Role of polyamines in hypertrophy and terminal differentiation of osteoarthritic chondrocytes

Polyamines are naturally occurring, positively charged polycations which are able to control several cellular processes in different cell types, by interacting with negatively charged compounds and structures within the living cell. Functional genomics in rodents targeting key biosynthetic or catabolic enzymes have revealed a series of phenotypic changes, many of them related to human diseases. Several pieces of evidence from the literature point at a role of polyamines in promoting chondrocyte differentiation, a process which is physiological in growth plate maturation or fracture healing, but has pathological consequences in articular chondrocytes, programmed to keep a maturational arrested state. Inappropriate differentiation of articular chondrocytes results in osteoarthritis. Thus, we have studied the effects of exogenously added spermine or spermidine in chondrocyte maturation recapitulated in 3D cultures, to tease out the effects on gene and protein expression of key chondrogenesis regulatory transcription factors, markers and effectors, as well as their posttranscriptional regulation. The results indicate that both polyamines are able to increase the rate and the extent of chondrogenesis, with enhanced collagen 2 deposition and remodeling with downstream generation of collagen 2 bioactive peptides. These were able to promote nuclear localization of RUNX-2, the pivotal transcription factor in chondrocyte hypertrophy and osteoblast generation. Indeed, samples stimulated with polyamines showed an enhanced mineralization, along with increased caspase activity, indicating increased chondrocyte terminal differentiation. In conclusion these results indicate that the polyamine pathway can represent a potential target to control and correct chondrocyte inappropriate maturation in osteoarthritis.

Induction of ornithine decarboxylase in T/C-28a2 chondrocytes by lysophosphatidic acid: signaling pathway and inhibition of cell proliferation.

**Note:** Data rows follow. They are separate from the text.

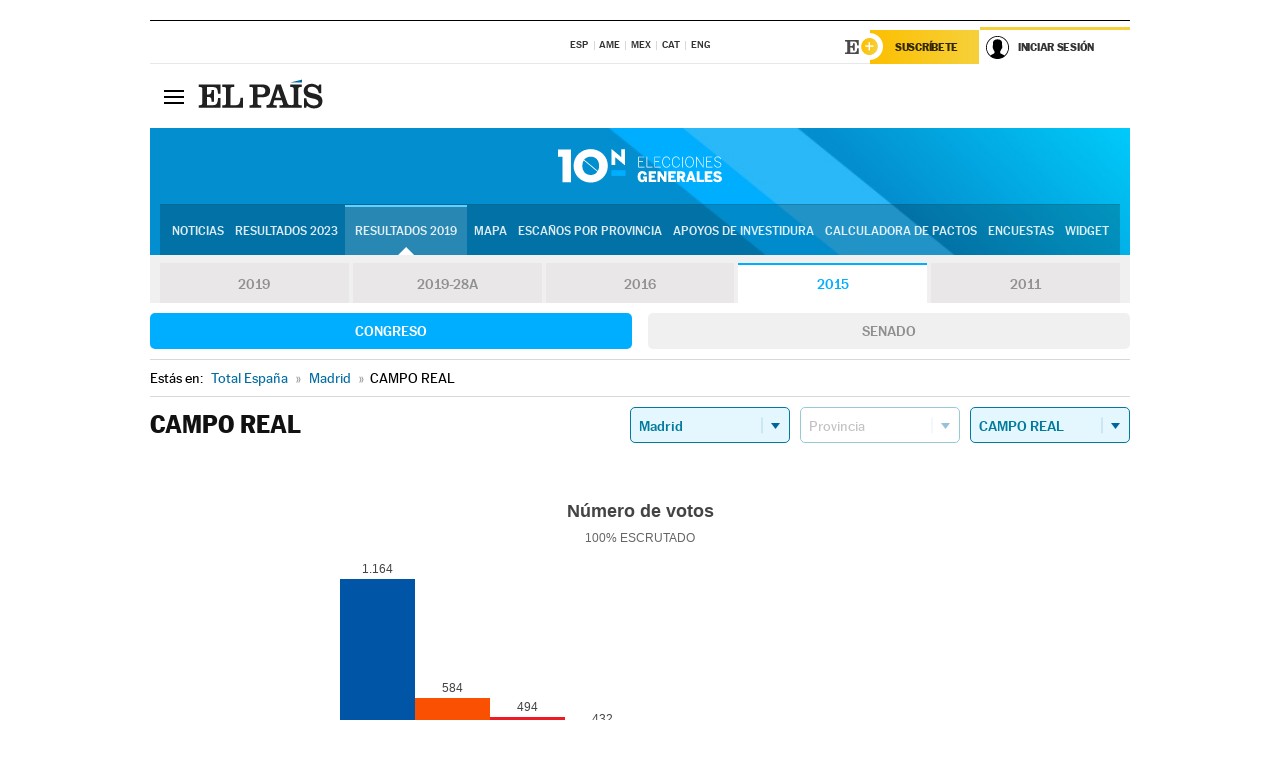

--- FILE ---
content_type: application/x-javascript;charset=utf-8
request_url: https://smetrics.elpais.com/id?d_visid_ver=5.5.0&d_fieldgroup=A&mcorgid=2387401053DB208C0A490D4C%40AdobeOrg&mid=81775959447163539169214106439606475263&ts=1768860957720
body_size: -39
content:
{"mid":"81775959447163539169214106439606475263"}

--- FILE ---
content_type: application/x-javascript
request_url: https://resultados.elpais.com/elecciones/2015/generales/congreso/12/28/33.js2
body_size: 190
content:
EPETjsonElectionsCallback({"porciento_escrutado":"100","votos":{"abstenciones":{"porcentaje":"25.29","cantidad":"967"},"blancos":{"porcentaje":"0.39","cantidad":"11"},"nulos":{"porcentaje":"0.77","cantidad":"22"},"contabilizados":{"porcentaje":"74.71","cantidad":"2857"}},"ts":"0","tipo_sitio":"5","convocatoria":"2015","nombre_sitio":"CAMPO REAL","resultados":{"partido":[{"votos_porciento":"41.06","votos_numero":"1164","id_partido":"352","nombre":"PP"},{"votos_porciento":"20.6","votos_numero":"584","id_partido":"347","nombre":"C's"},{"votos_porciento":"17.43","votos_numero":"494","id_partido":"353","nombre":"PSOE"},{"votos_porciento":"15.24","votos_numero":"432","id_partido":"824","nombre":"PODEMOS"},{"votos_porciento":"2.93","votos_numero":"83","id_partido":"519","nombre":"UNIDAD POPULAR EN COMÚN"},{"votos_porciento":"1.13","votos_numero":"32","id_partido":"355","nombre":"PACMA"},{"votos_porciento":"0.56","votos_numero":"16","id_partido":"497","nombre":"UPYD"},{"votos_porciento":"0.25","votos_numero":"7","id_partido":"1271","nombre":"VOX"},{"votos_porciento":"0.14","votos_numero":"4","id_partido":"836","nombre":"X LA IZQUIERDA-LOS VERDES"},{"votos_porciento":"0.11","votos_numero":"3","id_partido":"884","nombre":"FE de las JONS"},{"votos_porciento":"0.11","votos_numero":"3","id_partido":"874","nombre":"SAIn"},{"votos_porciento":"0.04","votos_numero":"1","id_partido":"691","nombre":"PH"},{"votos_porciento":"0.04","votos_numero":"1","id_partido":"1284","nombre":"RECORTES CERO-GRUPO VERDE"}],"numero_partidos":"13"}});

Among several extracellular messengers tested, lysophosphatidic acid (LPA) was able to cause the most marked induction of ornithine decarboxylase (ODC) in serum‐starved human T/C‐28a2 chondrocytes. LPA also induced the activation/phosphorylation of Src, Akt and p44/42 MAPK, and the translocation of PKC‐δ from cytosol to membrane coupled to its tyrosine phosphorylation. Experiments with selective signaling inhibitors indicate that LPA leads to Src activation through Gi protein‐coupled receptors. In turn Src can activate PI3K and PKC‐δ, and all these signaling proteins are required for ODC induction. In conclusion these results show that chondrocytes may be a novel target for LPA action. However, although LPA is considered a mitogen for several cell types and ODC induction is generally correlated to cell growth, LPA was not able to stimulate chondrocyte growth, but rather exerted an anti‐proliferative effect.